Sociedad e individualización

Por José Mármol

José-Mármol

Santo Domingo-Nuestro mundo es una inagotable cantera de paradojas vitales. Tenemos sueños que derivan en pesadillas. Y tenemos pesadillas que, paradójicamente, a veces quisiéramos que llegasen a ser realidades.

Nuestros jóvenes, que solemos encasillar bajo la noción de millennials, los más recientes, los nativos digitales, dado que les ha cambiado radicalmente el escenario económico, jurídico-político, social y cultural que conocimos, por ejemplo, los nacidos en los años sesenta, y tienen ante sí una sociedad que establece en la vertiginosidad y obsolescencia calculada de la racionalidad tecnológica y en la revolución digital sus prioridades existenciales, poseen una cosmovisión, una política y estrategia de vida, así como una particular manera axiológica de relacionarse con su entorno y con sus conciudadanos.

Antes de los cambios provocados por la caída del Muro de Berlín, en 1989, y el desmoronamiento sucesivo de la antigua URSS, el discurso sociológico marxista dividía a los hombres y mujeres entre explotadores y explotados.

La construcción de un nuevo sujeto y de un nuevo espacio social dependía de la liberación de la explotación, que luego terminó en una farsa. Hoy esto ha cambiado.

El nuevo discurso sociológico tiene múltiples maneras de dividir a los hombres y mujeres, siendo las de mayor connotación las relativas a la diferencia entre privilegio y exclusión, ciudadanos globales y ciudadanos locales, los de arriba (decisores) y los de abajo (seguidores), fieles e infieles, nacionales y extranjeros, occidentales y orientales, entre otros.

El grave problema de la desigualdad económica y social que padece nuestro mundo tiene en la exclusión la cuadratura de su círculo. En la inequidad, el talento es universal; las oportunidades no.

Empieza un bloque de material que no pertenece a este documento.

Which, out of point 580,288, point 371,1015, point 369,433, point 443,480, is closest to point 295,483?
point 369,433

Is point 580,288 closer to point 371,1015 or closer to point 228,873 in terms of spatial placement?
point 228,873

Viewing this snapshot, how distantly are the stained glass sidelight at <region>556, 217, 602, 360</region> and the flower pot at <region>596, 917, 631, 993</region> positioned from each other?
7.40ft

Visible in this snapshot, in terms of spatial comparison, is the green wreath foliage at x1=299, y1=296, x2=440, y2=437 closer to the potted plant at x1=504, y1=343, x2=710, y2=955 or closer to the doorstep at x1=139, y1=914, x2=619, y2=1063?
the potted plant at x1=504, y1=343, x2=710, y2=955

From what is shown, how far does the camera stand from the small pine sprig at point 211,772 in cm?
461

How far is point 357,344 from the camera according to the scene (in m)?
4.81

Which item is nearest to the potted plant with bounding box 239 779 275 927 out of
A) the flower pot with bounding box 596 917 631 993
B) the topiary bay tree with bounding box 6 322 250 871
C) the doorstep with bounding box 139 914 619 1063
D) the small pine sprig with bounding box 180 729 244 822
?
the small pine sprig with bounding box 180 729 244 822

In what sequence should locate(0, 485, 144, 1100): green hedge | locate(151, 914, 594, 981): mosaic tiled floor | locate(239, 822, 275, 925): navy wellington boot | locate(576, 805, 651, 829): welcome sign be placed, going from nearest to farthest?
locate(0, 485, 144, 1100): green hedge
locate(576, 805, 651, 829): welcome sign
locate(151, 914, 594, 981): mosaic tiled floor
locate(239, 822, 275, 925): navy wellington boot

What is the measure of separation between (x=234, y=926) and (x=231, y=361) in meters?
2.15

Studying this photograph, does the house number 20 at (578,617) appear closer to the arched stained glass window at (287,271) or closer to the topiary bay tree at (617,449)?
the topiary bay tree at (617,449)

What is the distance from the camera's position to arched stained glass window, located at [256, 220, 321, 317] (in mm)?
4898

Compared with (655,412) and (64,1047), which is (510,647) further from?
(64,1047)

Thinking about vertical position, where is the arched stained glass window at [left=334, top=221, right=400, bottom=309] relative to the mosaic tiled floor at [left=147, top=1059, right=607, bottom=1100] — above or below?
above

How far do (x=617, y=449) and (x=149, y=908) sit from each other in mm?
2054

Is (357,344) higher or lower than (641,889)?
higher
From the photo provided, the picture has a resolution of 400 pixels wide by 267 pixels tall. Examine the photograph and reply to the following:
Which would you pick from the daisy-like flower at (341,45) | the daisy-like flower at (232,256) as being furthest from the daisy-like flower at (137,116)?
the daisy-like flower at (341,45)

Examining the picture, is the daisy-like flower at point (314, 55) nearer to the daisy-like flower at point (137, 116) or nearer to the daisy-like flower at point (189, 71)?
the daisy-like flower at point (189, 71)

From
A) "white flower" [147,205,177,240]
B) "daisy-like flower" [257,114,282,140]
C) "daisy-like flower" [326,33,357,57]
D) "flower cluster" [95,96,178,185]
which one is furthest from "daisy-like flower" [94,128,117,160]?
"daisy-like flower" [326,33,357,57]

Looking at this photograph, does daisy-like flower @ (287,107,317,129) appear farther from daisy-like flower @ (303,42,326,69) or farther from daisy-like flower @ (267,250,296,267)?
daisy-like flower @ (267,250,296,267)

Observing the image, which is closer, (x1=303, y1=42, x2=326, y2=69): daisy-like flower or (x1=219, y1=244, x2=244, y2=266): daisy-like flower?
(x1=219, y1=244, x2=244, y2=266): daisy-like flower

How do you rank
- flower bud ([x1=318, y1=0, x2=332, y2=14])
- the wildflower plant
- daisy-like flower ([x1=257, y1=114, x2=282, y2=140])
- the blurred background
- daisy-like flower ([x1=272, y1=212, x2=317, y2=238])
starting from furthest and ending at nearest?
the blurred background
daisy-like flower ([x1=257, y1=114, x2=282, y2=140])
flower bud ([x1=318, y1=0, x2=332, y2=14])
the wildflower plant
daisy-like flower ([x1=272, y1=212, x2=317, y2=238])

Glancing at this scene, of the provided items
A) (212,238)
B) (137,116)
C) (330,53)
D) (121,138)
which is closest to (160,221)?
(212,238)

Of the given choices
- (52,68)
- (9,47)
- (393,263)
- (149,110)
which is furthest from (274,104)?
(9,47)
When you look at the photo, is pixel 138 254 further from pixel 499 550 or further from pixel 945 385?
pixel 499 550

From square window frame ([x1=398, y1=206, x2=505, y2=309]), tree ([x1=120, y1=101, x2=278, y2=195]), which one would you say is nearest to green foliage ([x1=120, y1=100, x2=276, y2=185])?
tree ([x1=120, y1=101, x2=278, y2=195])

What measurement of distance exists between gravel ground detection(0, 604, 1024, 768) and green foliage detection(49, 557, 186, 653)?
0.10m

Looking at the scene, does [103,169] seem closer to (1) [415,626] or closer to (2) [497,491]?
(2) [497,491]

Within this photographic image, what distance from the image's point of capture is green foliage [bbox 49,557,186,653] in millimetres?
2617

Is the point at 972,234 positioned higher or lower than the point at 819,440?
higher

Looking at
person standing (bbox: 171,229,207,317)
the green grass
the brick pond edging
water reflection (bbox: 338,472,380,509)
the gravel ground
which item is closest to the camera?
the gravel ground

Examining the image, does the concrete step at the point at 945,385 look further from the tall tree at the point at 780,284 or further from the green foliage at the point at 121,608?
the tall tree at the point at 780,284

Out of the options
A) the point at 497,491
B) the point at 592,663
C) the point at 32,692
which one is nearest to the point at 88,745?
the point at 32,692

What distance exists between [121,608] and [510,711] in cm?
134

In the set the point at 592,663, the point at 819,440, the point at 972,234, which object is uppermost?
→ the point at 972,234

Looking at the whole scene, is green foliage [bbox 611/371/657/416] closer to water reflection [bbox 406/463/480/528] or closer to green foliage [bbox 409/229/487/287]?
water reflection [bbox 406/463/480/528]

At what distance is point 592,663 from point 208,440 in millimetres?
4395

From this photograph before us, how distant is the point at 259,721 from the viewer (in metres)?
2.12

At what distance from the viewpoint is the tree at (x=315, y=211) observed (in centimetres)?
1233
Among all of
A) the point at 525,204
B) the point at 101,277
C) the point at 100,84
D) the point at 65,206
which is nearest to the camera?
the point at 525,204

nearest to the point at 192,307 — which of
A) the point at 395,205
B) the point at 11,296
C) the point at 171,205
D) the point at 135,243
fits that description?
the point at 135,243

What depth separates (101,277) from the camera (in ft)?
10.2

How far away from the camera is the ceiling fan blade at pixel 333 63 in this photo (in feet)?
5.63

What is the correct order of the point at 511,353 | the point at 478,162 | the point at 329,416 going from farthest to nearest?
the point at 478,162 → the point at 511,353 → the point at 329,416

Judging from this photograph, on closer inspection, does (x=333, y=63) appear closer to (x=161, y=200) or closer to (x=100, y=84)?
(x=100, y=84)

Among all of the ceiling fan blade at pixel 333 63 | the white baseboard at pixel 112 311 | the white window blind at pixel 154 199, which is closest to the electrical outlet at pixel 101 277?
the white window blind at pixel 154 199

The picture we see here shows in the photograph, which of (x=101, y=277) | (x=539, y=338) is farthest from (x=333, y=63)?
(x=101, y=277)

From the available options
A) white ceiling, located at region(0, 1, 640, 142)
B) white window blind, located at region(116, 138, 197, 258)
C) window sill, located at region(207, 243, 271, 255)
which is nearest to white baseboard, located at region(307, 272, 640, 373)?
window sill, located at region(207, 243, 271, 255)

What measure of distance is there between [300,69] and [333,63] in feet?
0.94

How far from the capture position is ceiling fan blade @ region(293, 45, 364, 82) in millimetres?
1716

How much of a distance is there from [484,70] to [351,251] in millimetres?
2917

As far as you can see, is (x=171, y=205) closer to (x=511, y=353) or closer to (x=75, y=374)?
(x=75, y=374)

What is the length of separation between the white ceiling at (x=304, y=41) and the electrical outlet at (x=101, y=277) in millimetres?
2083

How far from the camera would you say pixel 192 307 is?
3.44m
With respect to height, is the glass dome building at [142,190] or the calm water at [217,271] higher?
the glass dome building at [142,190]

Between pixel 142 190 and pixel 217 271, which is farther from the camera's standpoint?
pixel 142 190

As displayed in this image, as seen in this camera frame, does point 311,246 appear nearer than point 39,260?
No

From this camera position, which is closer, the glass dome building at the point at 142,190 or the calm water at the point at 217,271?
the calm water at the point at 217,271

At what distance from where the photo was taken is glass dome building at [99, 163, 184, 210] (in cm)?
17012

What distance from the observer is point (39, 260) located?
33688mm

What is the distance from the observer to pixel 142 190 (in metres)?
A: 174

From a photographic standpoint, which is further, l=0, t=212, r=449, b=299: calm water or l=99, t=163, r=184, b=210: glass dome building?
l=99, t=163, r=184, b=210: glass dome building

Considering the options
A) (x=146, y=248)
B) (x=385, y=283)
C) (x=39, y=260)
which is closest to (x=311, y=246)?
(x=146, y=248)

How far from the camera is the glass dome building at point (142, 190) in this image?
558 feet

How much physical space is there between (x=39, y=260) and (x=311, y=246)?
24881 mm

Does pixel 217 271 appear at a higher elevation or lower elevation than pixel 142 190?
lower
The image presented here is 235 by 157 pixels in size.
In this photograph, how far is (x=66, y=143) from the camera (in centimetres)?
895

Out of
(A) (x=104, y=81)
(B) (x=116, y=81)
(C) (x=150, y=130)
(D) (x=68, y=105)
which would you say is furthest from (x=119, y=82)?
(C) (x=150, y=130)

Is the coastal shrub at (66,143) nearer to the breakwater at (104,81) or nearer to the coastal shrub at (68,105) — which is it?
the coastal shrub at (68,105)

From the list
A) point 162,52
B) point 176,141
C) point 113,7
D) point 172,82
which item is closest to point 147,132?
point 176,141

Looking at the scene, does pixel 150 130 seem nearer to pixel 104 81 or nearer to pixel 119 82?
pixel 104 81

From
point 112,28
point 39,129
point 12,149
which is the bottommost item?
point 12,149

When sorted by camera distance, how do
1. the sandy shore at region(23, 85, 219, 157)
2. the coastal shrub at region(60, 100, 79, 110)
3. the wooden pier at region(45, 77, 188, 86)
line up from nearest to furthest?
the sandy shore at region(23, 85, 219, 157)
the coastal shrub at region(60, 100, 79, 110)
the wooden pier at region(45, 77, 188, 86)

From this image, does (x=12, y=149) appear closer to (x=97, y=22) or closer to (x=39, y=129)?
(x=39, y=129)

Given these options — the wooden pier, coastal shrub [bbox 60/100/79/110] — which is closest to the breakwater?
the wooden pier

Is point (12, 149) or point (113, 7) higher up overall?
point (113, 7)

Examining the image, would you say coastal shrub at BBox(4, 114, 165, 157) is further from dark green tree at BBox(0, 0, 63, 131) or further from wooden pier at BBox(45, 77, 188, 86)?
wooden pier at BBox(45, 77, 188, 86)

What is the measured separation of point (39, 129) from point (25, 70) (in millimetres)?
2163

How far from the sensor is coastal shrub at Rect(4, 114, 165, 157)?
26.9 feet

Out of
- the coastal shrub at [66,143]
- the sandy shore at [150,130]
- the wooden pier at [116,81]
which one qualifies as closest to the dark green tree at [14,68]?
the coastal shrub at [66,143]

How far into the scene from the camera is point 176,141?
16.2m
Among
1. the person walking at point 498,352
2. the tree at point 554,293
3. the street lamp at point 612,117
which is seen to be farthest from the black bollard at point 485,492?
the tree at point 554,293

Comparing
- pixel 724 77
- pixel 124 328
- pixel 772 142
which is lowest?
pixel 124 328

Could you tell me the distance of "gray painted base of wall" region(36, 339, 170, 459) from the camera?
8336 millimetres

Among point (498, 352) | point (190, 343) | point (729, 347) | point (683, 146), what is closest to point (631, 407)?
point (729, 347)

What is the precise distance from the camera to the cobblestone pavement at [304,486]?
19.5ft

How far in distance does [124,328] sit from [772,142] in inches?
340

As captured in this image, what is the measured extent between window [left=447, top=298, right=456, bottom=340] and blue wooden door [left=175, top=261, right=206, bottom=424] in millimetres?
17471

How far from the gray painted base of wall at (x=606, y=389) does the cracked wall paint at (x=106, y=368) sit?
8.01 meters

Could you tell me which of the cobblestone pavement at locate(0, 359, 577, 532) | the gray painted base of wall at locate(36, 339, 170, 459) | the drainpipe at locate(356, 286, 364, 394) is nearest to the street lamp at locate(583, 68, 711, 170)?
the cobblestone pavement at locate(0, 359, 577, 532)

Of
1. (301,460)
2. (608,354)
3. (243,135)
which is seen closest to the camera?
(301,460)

La sociedad que estamos legando a nuestros jóvenes se caracteriza, además, por la pérdida de derechos sociales que, mal que bien, fueron provistos por fracasados Estados providenciales o de bienestar común, para devenir en retos individuales y cuidado de sí mismo del ciudadano; la tendencia a la globalización y, consecuentemente, debilitamiento de los ideales y las identidades nacionales, fragilidad de las políticas locales frente a poderes globales, y los artilugios de la mano invisible del mercado neoliberal; la preeminencia de los capitales foráneos, volátiles y sin rostro; el cierre o venta progresivos de industrias tradicionales o bajos salarios; trabas a los emprendimientos solidarios; la contratación de mano de obra barata, sin importar la nacionalidad; flexibilidad en las condiciones de empleo, a tal punto que nuestros jóvenes, no solo no consiguen, sino que tampoco quieren empleos fijos y duraderos, prefiriendo contratos por proyectos, lo cual favorece la desregulación del mercado laboral y anula compromisos; la pérdida de la solidaridad y del vínculo que, producto del compañerismo en la fábrica o la empresa, cohesionaba intereses sociales y humanos, y una lamentable involución en la jerarquía de valores, que hace sucumbir el nosotros para priorizar al yo, entre otros.

Si ese es el escenario legado a nuestros jóvenes, ¿cómo pedirles que piensen en un mundo mejor para todos y no en un mundo mejor para cada quién, en función de su propio e individual esfuerzo?

Les hemos ido dejando una sociedad que perdió sus espacios de intereses y valores comunes, los que abonaban la posibilidad de conquistas sociales colectivas, para derivar en una selva de altos edificios sin aliento personal, amplias avenidas para individuos y muchedumbres solitarios y un amasijo creciente de volátiles artefactos tecnológicos, hábiles para la conectividad y la información, pero, huérfanos para la comunicación.

La individualización rampante podría empujar a nuestros jóvenes profesionales, aunque no quieran y sean más solidarios y ambientalistas, a un canibalismo laboral.

El futuro del trabajo podría representar un ecosistema tecnológico y tecnocrático deshumanizado.